SGDClassifier(alpha=0.0001, average=False, class_weight=None,
              early_stopping=False, epsilon=0.1, eta0=0.0, fit_intercept=True,
              l1_ratio=0.15, learning_rate='optimal', loss='hinge',
              max_iter=1000, n_iter_no_change=5, n_jobs=None, penalty='l2',
              power_t=0.5, random_state=42, shuffle=True, tol=0.001,
              validation_fraction=0.1, verbose=0, warm_start=False)

In [262]:
d_pred = sgd.predict(C_test_std)
print('Misclassified samples: ' + str((d_test != d_pred).sum()))

Misclassified samples: 5


In [263]:
from sklearn.metrics import accuracy_score

print('Accuracy: ' + str(accuracy_score(d_test, d_pred)))

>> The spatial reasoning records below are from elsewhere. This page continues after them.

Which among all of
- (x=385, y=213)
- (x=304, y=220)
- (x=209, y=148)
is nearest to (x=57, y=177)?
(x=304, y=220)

Accuracy: 0.8888888888888888


The stochastic gradient descent model performed better on the two features similar to the perceptron model. With four features it performed worse and misclassified 5 samples as opposed to next to nothing with two features. The two features that we use for our two feature algorithms appear more linearly separable and thus we can predict better. When we use four features it is less linearly separable and thus we perform worse. Also the sotchastic gradient descent algorithm randomly picks a data point to begin with. With more data provided by the extra features,we have more random options for the model and also more when the model updates.